POP MART Maintains "Buy" Rating from SPDB International, Valuation Seen as Deeply Undervalued

Stock News03-05 14:27

SPDB International has released a research report stating that for POP MART (09992), with the launch of new products, such as Labubu 5.0, and management's efforts to enhance communication with the market, the certainty of overseas revenue growth is expected to strengthen. This is anticipated to gradually improve market sentiment, which is favorable for an upward revaluation of the company. Based on a prudent and conservative approach, the institution has raised its revenue and net profit forecasts for 2026-2027. It maintains a "Buy" rating on POP MART and its position as a top pick within the sector.

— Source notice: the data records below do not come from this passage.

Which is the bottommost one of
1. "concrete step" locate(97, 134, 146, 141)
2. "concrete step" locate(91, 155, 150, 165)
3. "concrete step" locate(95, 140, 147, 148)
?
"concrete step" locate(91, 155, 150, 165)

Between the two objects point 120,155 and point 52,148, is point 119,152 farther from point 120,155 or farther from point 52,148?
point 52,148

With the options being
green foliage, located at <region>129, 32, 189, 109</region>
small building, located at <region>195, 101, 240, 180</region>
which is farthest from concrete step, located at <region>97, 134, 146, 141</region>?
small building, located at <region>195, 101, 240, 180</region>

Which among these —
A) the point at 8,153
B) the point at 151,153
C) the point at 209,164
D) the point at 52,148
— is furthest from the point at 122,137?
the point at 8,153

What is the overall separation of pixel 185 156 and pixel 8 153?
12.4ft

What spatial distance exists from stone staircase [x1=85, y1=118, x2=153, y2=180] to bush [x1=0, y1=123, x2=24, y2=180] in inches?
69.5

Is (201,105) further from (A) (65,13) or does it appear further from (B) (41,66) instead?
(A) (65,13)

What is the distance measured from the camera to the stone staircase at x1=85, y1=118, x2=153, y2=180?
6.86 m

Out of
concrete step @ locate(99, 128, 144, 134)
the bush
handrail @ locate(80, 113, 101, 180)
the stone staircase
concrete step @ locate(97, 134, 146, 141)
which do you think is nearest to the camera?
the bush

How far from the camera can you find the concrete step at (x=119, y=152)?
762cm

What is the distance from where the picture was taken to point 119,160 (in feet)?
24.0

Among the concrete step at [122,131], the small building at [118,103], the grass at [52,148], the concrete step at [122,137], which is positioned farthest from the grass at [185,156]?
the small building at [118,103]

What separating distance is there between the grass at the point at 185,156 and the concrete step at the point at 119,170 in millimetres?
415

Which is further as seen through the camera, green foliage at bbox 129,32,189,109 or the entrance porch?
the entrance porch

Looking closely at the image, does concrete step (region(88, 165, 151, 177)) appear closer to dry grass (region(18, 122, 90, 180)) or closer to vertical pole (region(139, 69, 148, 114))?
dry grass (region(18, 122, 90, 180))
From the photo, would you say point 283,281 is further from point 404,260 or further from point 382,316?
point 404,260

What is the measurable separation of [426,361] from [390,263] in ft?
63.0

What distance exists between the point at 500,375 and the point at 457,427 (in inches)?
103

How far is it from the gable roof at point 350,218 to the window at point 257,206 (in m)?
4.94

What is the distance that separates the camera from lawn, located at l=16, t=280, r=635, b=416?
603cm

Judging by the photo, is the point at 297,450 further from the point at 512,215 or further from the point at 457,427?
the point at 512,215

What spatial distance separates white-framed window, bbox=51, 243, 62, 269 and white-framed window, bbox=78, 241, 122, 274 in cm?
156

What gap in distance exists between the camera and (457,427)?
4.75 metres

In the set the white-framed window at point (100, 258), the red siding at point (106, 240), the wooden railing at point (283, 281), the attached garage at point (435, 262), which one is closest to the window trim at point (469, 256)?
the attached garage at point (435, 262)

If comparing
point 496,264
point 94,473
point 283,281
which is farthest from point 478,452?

Key points from SPDB International are as follows:

Strong domestic sales performance is being driven by IPs other than The Monsters. Since the beginning of 2026, POP MART's domestic revenue has shown strong growth momentum, particularly from IP products other than Labubu, including SKULLPANDA, CRYBABY, and DIMOO. Based on various data sources, the institution estimates that POP MART's domestic market revenue for January-February grew 130%-160% year-on-year. A recent company announcement indicated that The Monsters series accounted for approximately one-quarter of the company's total sales volume in 2025, with over 100 million units sold. This suggests that the robust performance of non-Monsters IPs provides significant upside potential for the company's revenue growth in 2026.

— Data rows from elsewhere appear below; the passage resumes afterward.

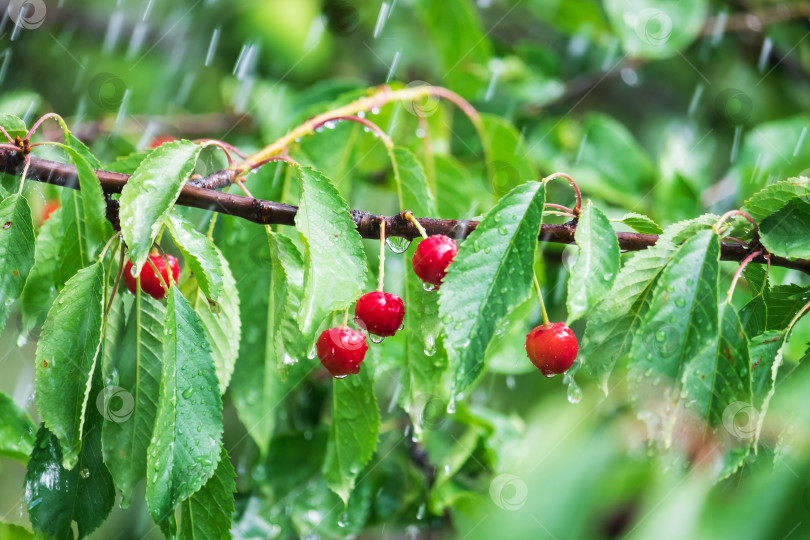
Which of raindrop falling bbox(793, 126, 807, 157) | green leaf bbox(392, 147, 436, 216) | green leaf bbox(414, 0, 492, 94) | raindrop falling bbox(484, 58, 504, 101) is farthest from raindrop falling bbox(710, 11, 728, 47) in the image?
green leaf bbox(392, 147, 436, 216)

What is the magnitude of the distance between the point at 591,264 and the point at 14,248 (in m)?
0.90

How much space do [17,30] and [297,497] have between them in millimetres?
3221

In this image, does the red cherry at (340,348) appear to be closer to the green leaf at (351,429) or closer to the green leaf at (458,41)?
the green leaf at (351,429)

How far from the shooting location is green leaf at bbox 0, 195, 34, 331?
107cm

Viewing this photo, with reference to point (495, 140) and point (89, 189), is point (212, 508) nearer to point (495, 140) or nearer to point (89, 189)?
point (89, 189)

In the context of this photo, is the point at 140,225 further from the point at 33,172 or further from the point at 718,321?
the point at 718,321

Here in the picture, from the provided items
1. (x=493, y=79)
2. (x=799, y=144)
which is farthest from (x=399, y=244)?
(x=799, y=144)

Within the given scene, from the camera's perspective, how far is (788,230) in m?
1.07

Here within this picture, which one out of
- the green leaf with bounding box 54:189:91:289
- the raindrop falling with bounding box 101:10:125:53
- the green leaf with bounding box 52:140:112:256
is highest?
the green leaf with bounding box 52:140:112:256

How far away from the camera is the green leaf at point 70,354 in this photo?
104 centimetres

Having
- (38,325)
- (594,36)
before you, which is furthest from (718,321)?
(594,36)

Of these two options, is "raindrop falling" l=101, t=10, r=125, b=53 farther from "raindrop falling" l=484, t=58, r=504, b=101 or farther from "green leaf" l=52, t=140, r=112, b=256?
"green leaf" l=52, t=140, r=112, b=256

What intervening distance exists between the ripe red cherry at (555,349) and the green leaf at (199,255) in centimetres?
54

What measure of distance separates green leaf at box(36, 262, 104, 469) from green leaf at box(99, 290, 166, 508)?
0.07 meters
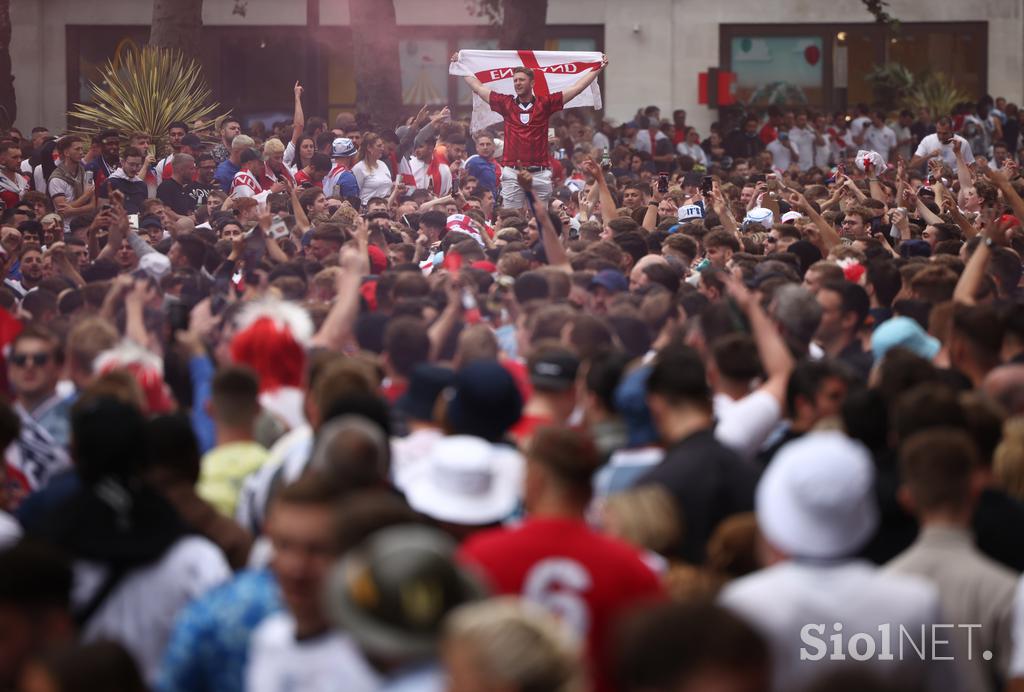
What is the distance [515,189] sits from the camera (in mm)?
16219

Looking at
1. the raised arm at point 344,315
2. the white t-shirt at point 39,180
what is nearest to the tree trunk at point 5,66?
the white t-shirt at point 39,180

Optimism remains for the long-term expansion trend of the overseas business. The company's rapid store expansion in overseas markets, shifting the channel focus from online to offline, ongoing localization of internal operations, and the upcoming launch of new Labubu products are all expected to drive overseas revenue growth in 2026 and over the long term. It is noteworthy that the Americas market contributed less than 40% of the company's total overseas revenue in 2025. This implies that, even if short-term sales trends in the US market are uncertain, strong demand from other overseas markets is still likely to drive positive overall overseas revenue growth for the company in 2026.

Valuation is considered severely undervalued even based on conservative forecasts. The institution's revenue and net profit forecasts for 2026 are based on relatively conservative assumptions. These include domestic revenue for Q2-Q4 2026 remaining flat compared to Q1 2026 in absolute terms, full-year 2026 overseas revenue growing 5% year-on-year, and the company's net profit margin expanding slightly by 1 percentage point compared to 2025. Given the company's rapid profit growth, strong fundamentals, and long-term growth drivers, the institution believes POP MART's current valuation is deeply undervalued. Furthermore, the institution sees significant potential for its 2026 actual revenue performance to exceed these conservative forecasts.

Investment risks include a slowdown in industry demand and greater-than-expected competition from domestic brands.